I go to shut the door again, but Romy plasters her hand on it. “What if it wasn’t?”
“Wasn’t what?”
“I see the way he looks at you, and I know you do too. You guys play these weird games with each other.”
I try to push the door shut again, but obviously she’s been doing some hardcore strength-training classes. “We were drunk. Stop romanticizing it, Romy. It was a stupid mistake that no one will ever find out about. We’re both taking this to our graves.”
A smile teases her lips. “I think you’re wrong.”
“Because you believe there’s such a thing as true love. That one day your white knight is going to gallop onto Plain Daisy Ranch and confess how he’s searched every square mile of land to find you.”
She giggles at the thought of it, and I seize the chance to finally slam the door shut and flick the lock.
Through the wood, her dreamy voice calls, “Just think about it, Lottie. The brother of the man who shattered your heart and your belief in love could be the one who pieces it back together. It’s so perfect, it could be a book.”
“Get your head out of the clouds, Romy, and come back to earth. It doesn’t work like that.”
I strip out of my dress and step under the hot spray of the shower, letting the water wash away the night, the memories, and most of all—Romy’s happily-ever-after fantasies.
Because real life doesn’t work that way.
It never has.
Chapter Four
Brooks
I thought maybe Bennett might take a nap, and I could bail on breakfast with him. No such luck. My new BFF is stuck to me like glue today.
We’ve eaten breakfast—where he couldn’t shut the hell up about those damn quiches.
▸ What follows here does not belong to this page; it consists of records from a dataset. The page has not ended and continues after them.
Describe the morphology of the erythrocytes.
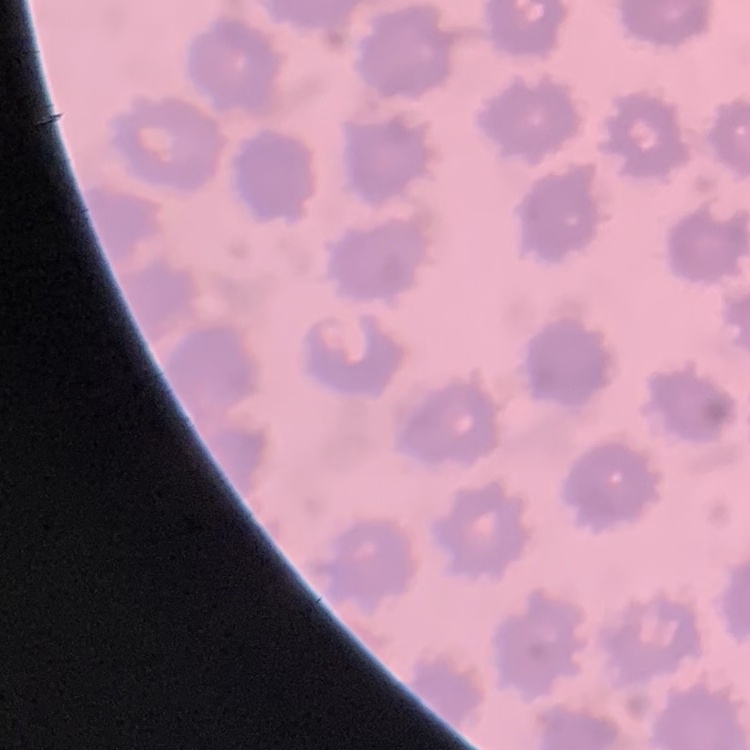
They show no rouleaux formation.

Summary:
  - Stain: Field's or Giemsa
  - Preparation: thin blood film
  - Image type: square crop of a larger photomicrograph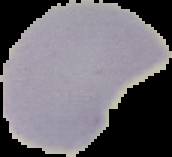
Summary:
  - Image size: 172×157 pixels
  - Result: negative for Plasmodium parasites
  - Preparation: thin blood smear
  - Image type: cell region segmented out of the field of view; surrounding area masked to black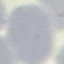 Malaria status: uninfected. Giemsa stain. Cell patch, automatically extracted from a larger field of view and resized to 64 × 64 pixels. Acquired by smartphone through the microscope eyepiece. Thin blood smear.Report the malaria status of this cell.
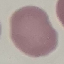

Uninfected.

capture = smartphone camera at the microscope eyepiece
stain = Giemsa
preparation = thin blood film
image type = automatically extracted cell patch, resized to 64 × 64 pixels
Then we walked the Strip and did some shopping, him buying Wren a souvenir—or five to make up for not going to Hoover Dam and taking pictures for her since he couldn’t get a rental.
I tried to suggest that maybe he call Lottie to meet up with us, but he didn’t take the bait, and now we’re walking into the lunch that Emmett and Briar put together before we ride to the airport to fly back to Willowbrook.
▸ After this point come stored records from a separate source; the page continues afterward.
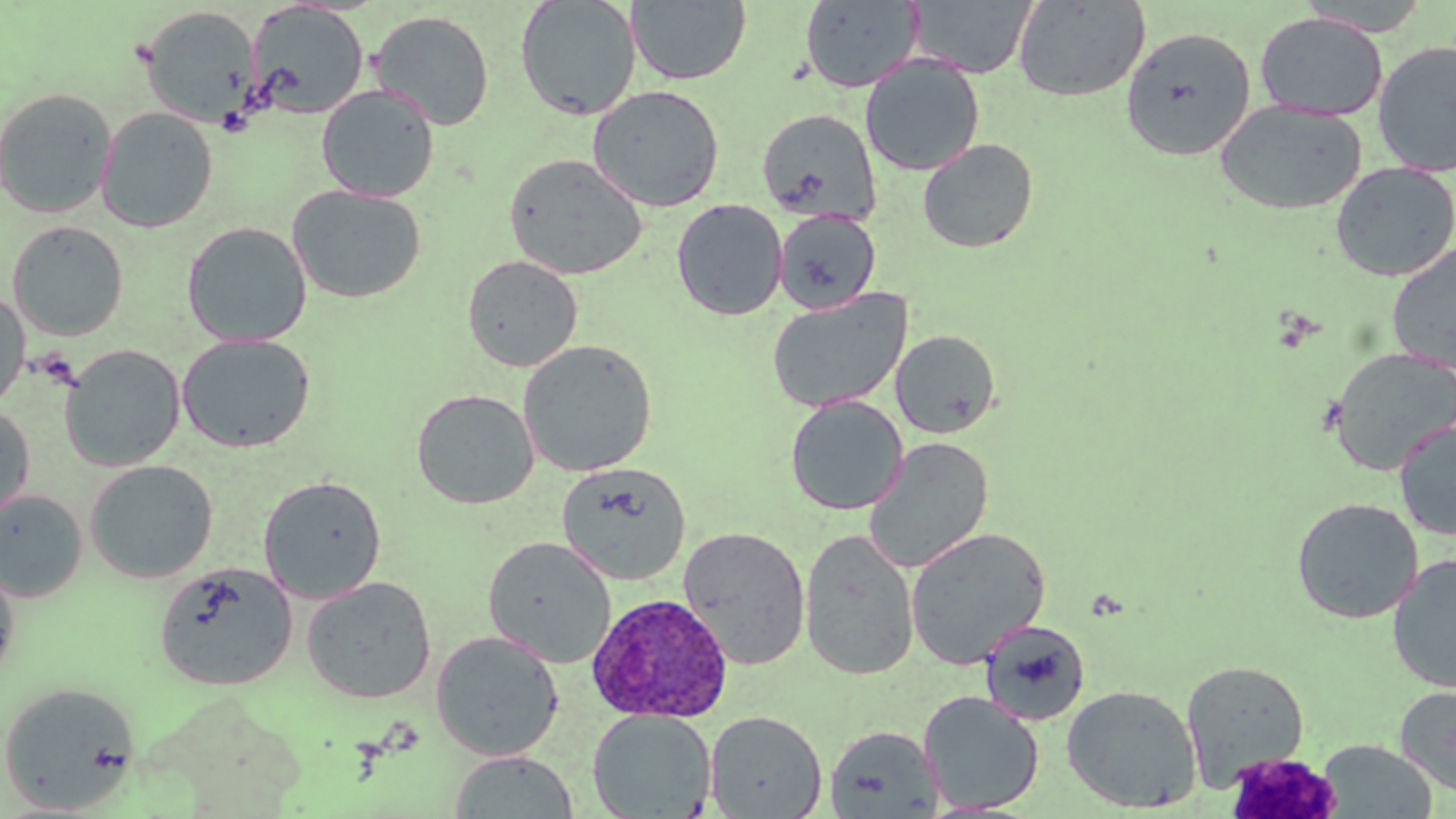

Summary:
  - Coordinate format: approximate bounding boxes as named x1/y1/x2/y2 corners in pixels
  - Uninfected red blood cell locations: (x1=626, y1=0, x2=751, y2=86), (x1=1013, y1=0, x2=1150, y2=102), (x1=1296, y1=0, x2=1433, y2=36), (x1=514, y1=1, x2=641, y2=121), (x1=799, y1=1, x2=923, y2=92), (x1=907, y1=1, x2=1037, y2=79), (x1=246, y1=2, x2=370, y2=119), (x1=140, y1=5, x2=259, y2=127), (x1=369, y1=9, x2=495, y2=131), (x1=1255, y1=12, x2=1389, y2=122), (x1=1121, y1=26, x2=1257, y2=161), (x1=1372, y1=39, x2=1456, y2=177), (x1=860, y1=54, x2=985, y2=176), (x1=317, y1=84, x2=440, y2=202), (x1=587, y1=84, x2=725, y2=212), (x1=0, y1=87, x2=117, y2=219), (x1=1215, y1=100, x2=1368, y2=215), (x1=97, y1=106, x2=218, y2=232), (x1=756, y1=107, x2=882, y2=225), (x1=917, y1=138, x2=1038, y2=253), (x1=503, y1=152, x2=648, y2=280), (x1=1330, y1=161, x2=1456, y2=282), (x1=287, y1=184, x2=426, y2=304), (x1=671, y1=198, x2=788, y2=320), (x1=774, y1=208, x2=881, y2=314), (x1=7, y1=220, x2=129, y2=341), (x1=182, y1=221, x2=312, y2=347), (x1=1386, y1=243, x2=1456, y2=374), (x1=462, y1=254, x2=583, y2=372), (x1=766, y1=289, x2=913, y2=414), (x1=0, y1=290, x2=30, y2=412), (x1=890, y1=329, x2=1002, y2=438), (x1=177, y1=333, x2=316, y2=453), (x1=517, y1=338, x2=658, y2=476), (x1=59, y1=344, x2=186, y2=472), (x1=1328, y1=347, x2=1456, y2=476), (x1=410, y1=388, x2=539, y2=509), (x1=785, y1=395, x2=908, y2=515), (x1=0, y1=405, x2=35, y2=524), (x1=1394, y1=419, x2=1456, y2=542), (x1=863, y1=436, x2=994, y2=574), (x1=84, y1=459, x2=219, y2=583), (x1=557, y1=461, x2=691, y2=585), (x1=257, y1=475, x2=387, y2=603), (x1=0, y1=490, x2=88, y2=602), (x1=1291, y1=497, x2=1423, y2=624), (x1=678, y1=525, x2=812, y2=670), (x1=906, y1=526, x2=1051, y2=670), (x1=799, y1=528, x2=920, y2=681), (x1=482, y1=536, x2=617, y2=668), (x1=1387, y1=553, x2=1456, y2=694), (x1=0, y1=559, x2=20, y2=687), (x1=154, y1=562, x2=298, y2=691), (x1=301, y1=575, x2=437, y2=704), (x1=980, y1=620, x2=1091, y2=726), (x1=430, y1=630, x2=564, y2=761), (x1=1181, y1=660, x2=1309, y2=789), (x1=0, y1=681, x2=142, y2=814), (x1=1061, y1=684, x2=1203, y2=813), (x1=1395, y1=685, x2=1456, y2=797), (x1=917, y1=690, x2=1044, y2=814), (x1=587, y1=708, x2=717, y2=819), (x1=705, y1=710, x2=827, y2=818), (x1=824, y1=724, x2=944, y2=818), (x1=1316, y1=739, x2=1438, y2=819), (x1=448, y1=750, x2=579, y2=818)
  - Platelet locations: (x1=1224, y1=751, x2=1343, y2=818)
  - Plasmodium ovale-infected red blood cell locations: (x1=587, y1=592, x2=733, y2=723)
  - Slide-level diagnosis: Plasmodium ovale
  - Image size: 1456×819 pixels
  - Magnification: 1000x
  - Modality: light microscopy
  - Stain: May-Grünwald-Giemsa
  - Field of view: single
  - Preparation: thin blood smear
Lottie hasn’t messaged me, and it guts me when we walk into the restaurant and she’s not there yet. There’s so much I need to say to her. Things I should’ve said before last night.
“Nice disappearing act.” Ben shoulders up to me as we all wait for the hostess to make sure our private room is ready. “What happened with you and Lottie last night?”
Ben’s my best friend. I can trust him, but this situation is sticky, and there are some things I have to say to her first.
“Nothing.”
He rocks back on his heels, eyeing me as if I’m going to crack. He probably knows we hooked up, which honestly, I don’t even know if we did.
The fact that I could’ve finally touched Lottie, kissed her, and not remember? It’s the cruelest kind of punishment.
“Okay.”
“That’s it?” I should let it go like he is, but that’s never been my style. Sadly.
“I don’t really want to hear any details when it comes to my cousin anyway.”
He’s either being a solid best friend by not calling me out, or he really thinks we went our separate ways last night.
“Then maybe we can talk about Danson’s quiche obsession.”
Ben laughs. “Shit, he’s over there trying to convince Jenson to make them.”
Sure enough, I glance at Ben’s other cousin, and Bennett is talking and demonstrating with his hands the same way he did to me on the elevator ride down to breakfast this morning.